§ **Directions for this task**:
When the line with "maintain rich, glossy warm brown hair maintain" turns up below, begin repeating exactly, and carry on through the line with "Liverpool Womens Mid-Rise"; no pictures go into the copy.

§ **Records for the task**:
════════════════
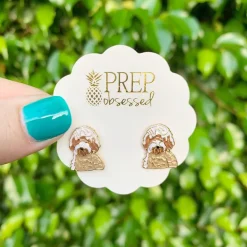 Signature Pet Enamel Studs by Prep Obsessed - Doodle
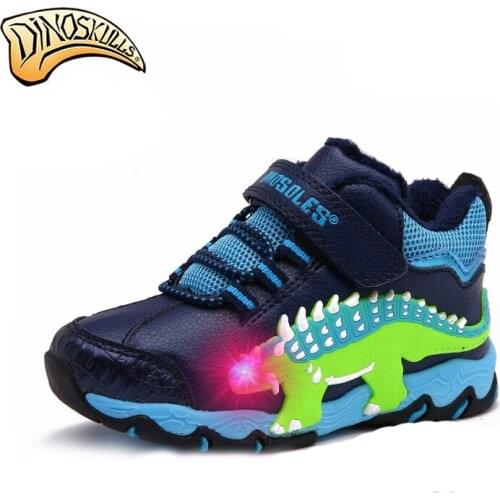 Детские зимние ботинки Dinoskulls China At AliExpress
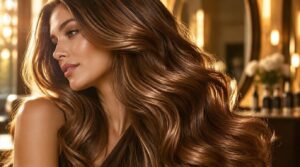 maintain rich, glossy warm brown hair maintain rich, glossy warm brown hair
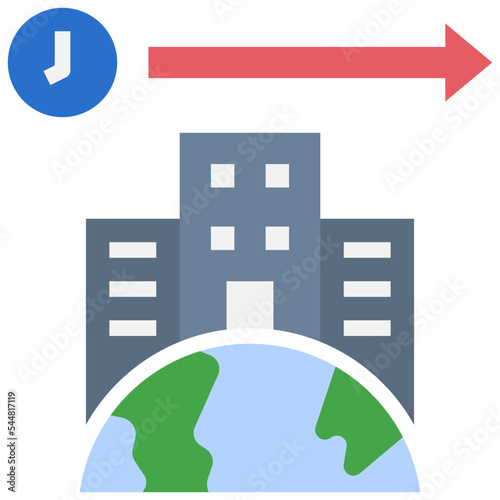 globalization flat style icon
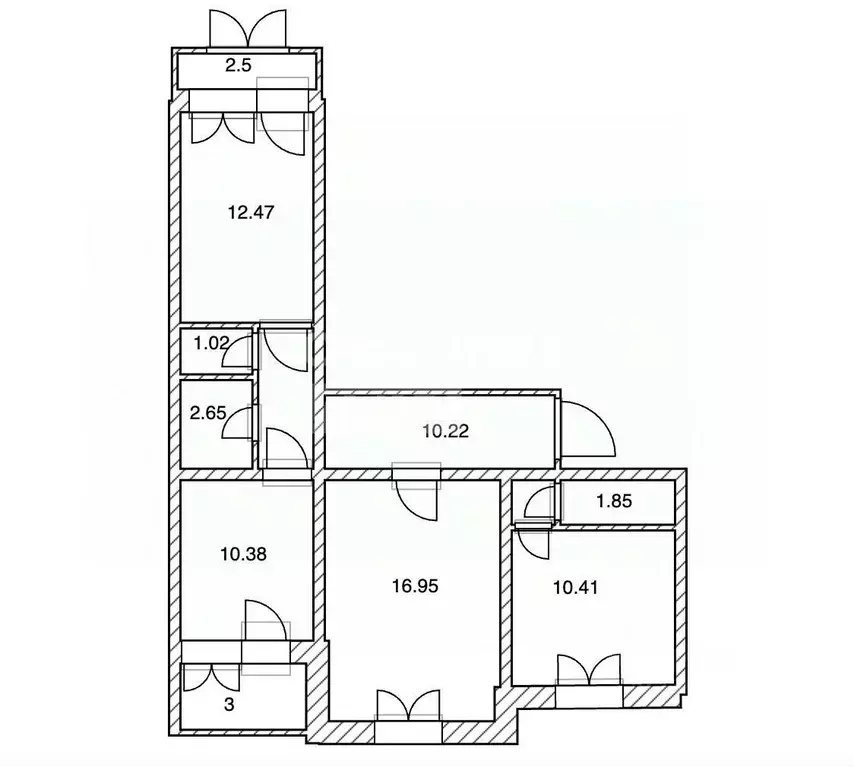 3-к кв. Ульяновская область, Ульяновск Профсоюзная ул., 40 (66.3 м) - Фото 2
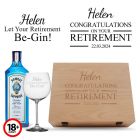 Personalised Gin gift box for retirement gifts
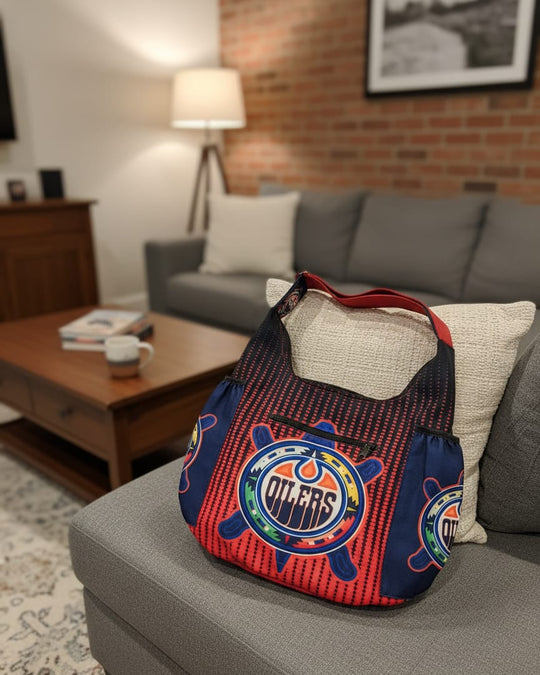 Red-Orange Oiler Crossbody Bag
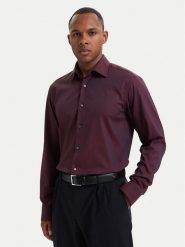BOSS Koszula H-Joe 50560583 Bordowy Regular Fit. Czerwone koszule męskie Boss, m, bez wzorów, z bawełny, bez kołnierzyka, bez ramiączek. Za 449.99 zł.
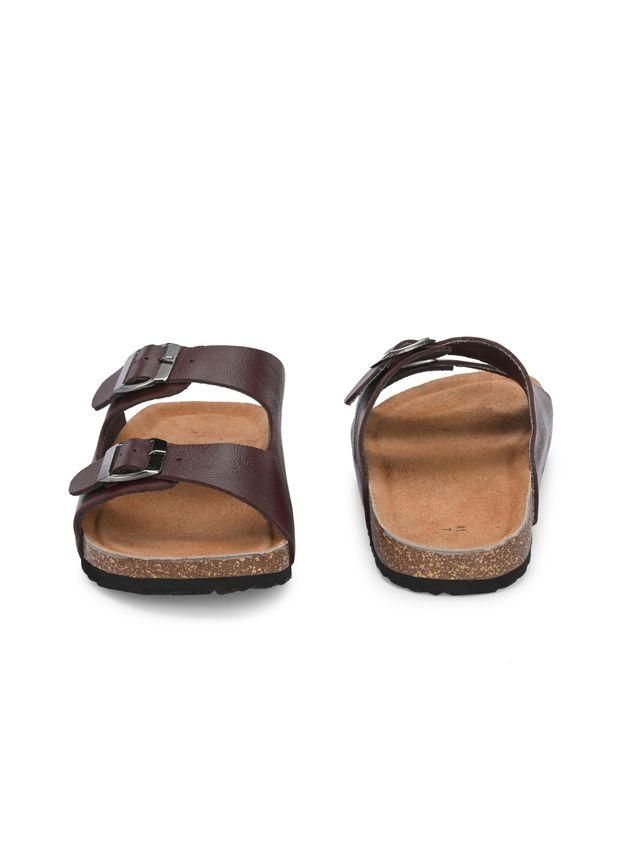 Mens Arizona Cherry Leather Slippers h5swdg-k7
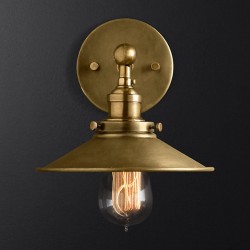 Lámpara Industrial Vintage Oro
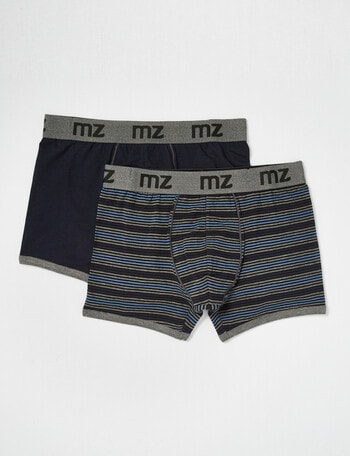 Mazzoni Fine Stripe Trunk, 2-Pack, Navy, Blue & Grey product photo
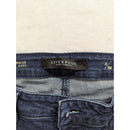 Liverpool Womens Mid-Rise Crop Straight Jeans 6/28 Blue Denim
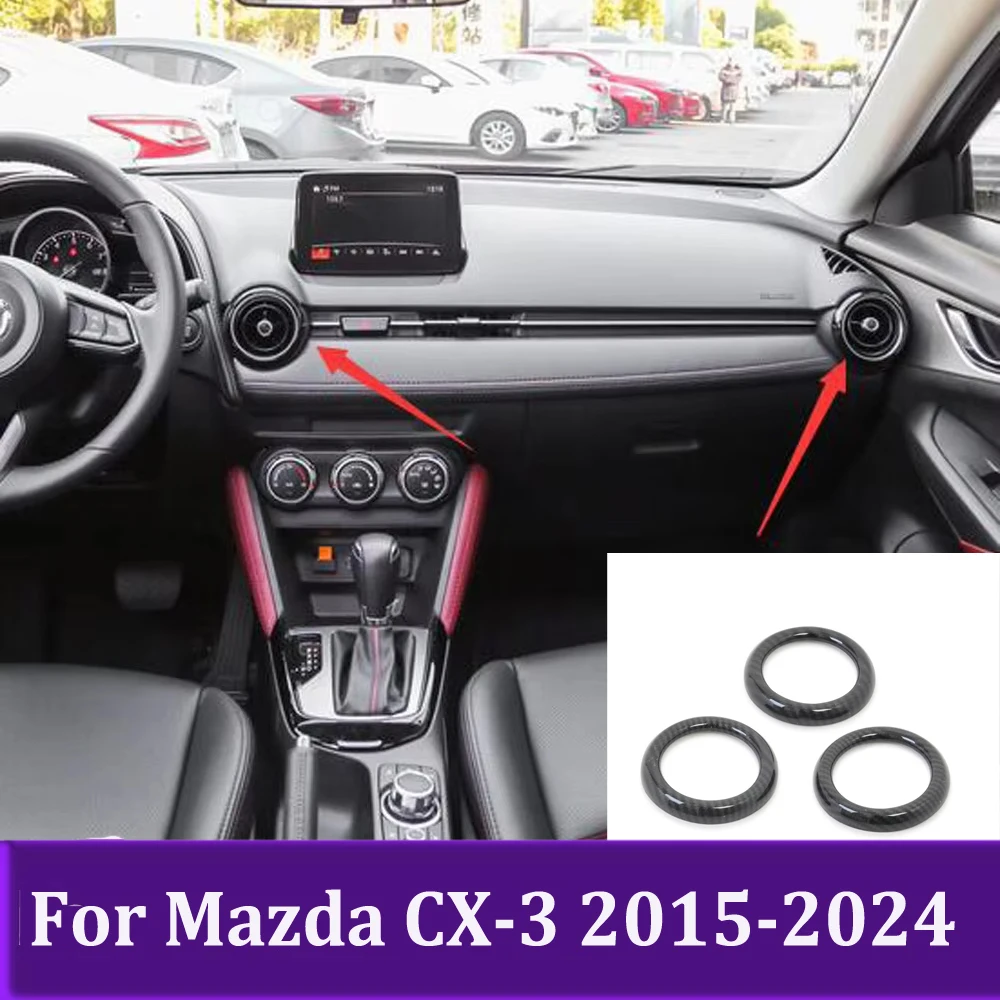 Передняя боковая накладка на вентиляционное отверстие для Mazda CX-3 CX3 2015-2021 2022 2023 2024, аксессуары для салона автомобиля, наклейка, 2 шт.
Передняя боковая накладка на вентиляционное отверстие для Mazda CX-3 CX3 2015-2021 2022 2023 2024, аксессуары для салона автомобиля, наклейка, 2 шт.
════════════════
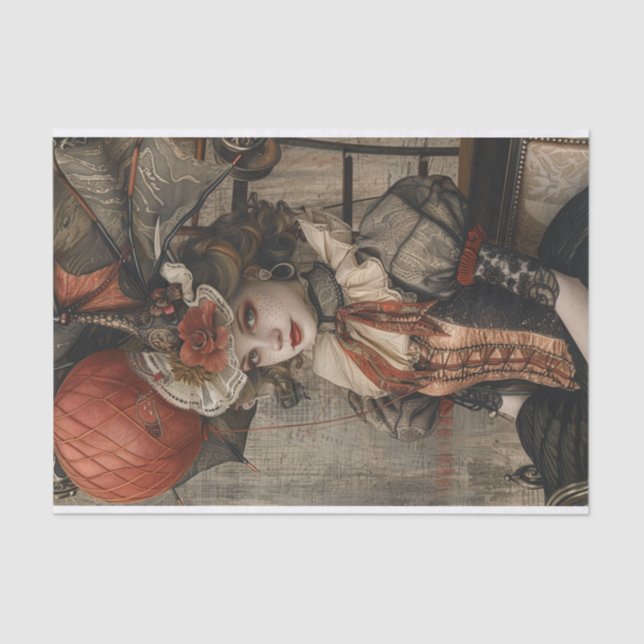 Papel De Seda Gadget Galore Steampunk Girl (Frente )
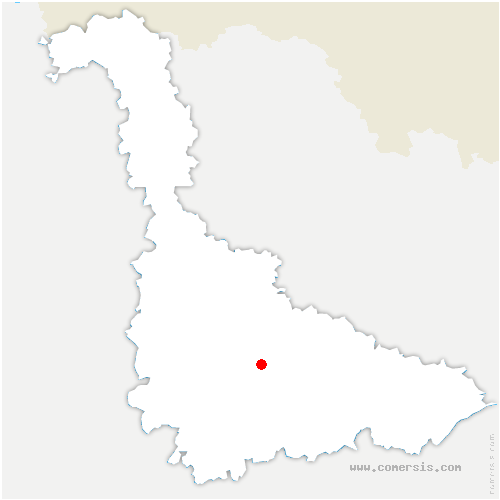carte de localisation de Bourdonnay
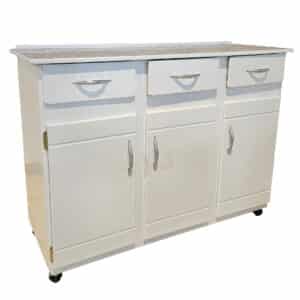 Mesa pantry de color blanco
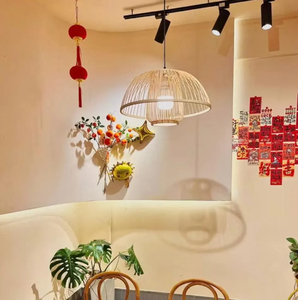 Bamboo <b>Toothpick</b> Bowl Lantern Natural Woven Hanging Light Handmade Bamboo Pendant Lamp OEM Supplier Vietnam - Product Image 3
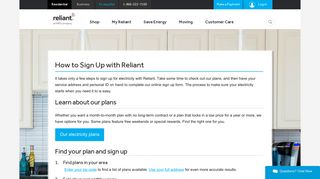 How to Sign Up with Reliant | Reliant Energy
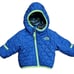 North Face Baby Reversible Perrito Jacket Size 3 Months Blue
════════════════
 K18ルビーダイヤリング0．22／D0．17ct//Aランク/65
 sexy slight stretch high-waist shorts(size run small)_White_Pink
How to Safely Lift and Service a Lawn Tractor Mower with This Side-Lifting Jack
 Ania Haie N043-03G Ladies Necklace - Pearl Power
════════════════
§ **Solution to this task**:
 maintain rich, glossy warm brown hair maintain rich, glossy warm brown hair
 globalization flat style icon
 3-к кв. Ульяновская область, Ульяновск Профсоюзная ул., 40 (66.3 м) - Фото 2
 Personalised Gin gift box for retirement gifts
 Red-Orange Oiler Crossbody Bag
BOSS Koszula H-Joe 50560583 Bordowy Regular Fit. Czerwone koszule męskie Boss, m, bez wzorów, z bawełny, bez kołnierzyka, bez ramiączek. Za 449.99 zł.
 Mens Arizona Cherry Leather Slippers h5swdg-k7
 Lámpara Industrial Vintage Oro
 Mazzoni Fine Stripe Trunk, 2-Pack, Navy, Blue & Grey product photo
 Liverpool Womens Mid-Rise Crop Straight Jeans 6/28 Blue Denim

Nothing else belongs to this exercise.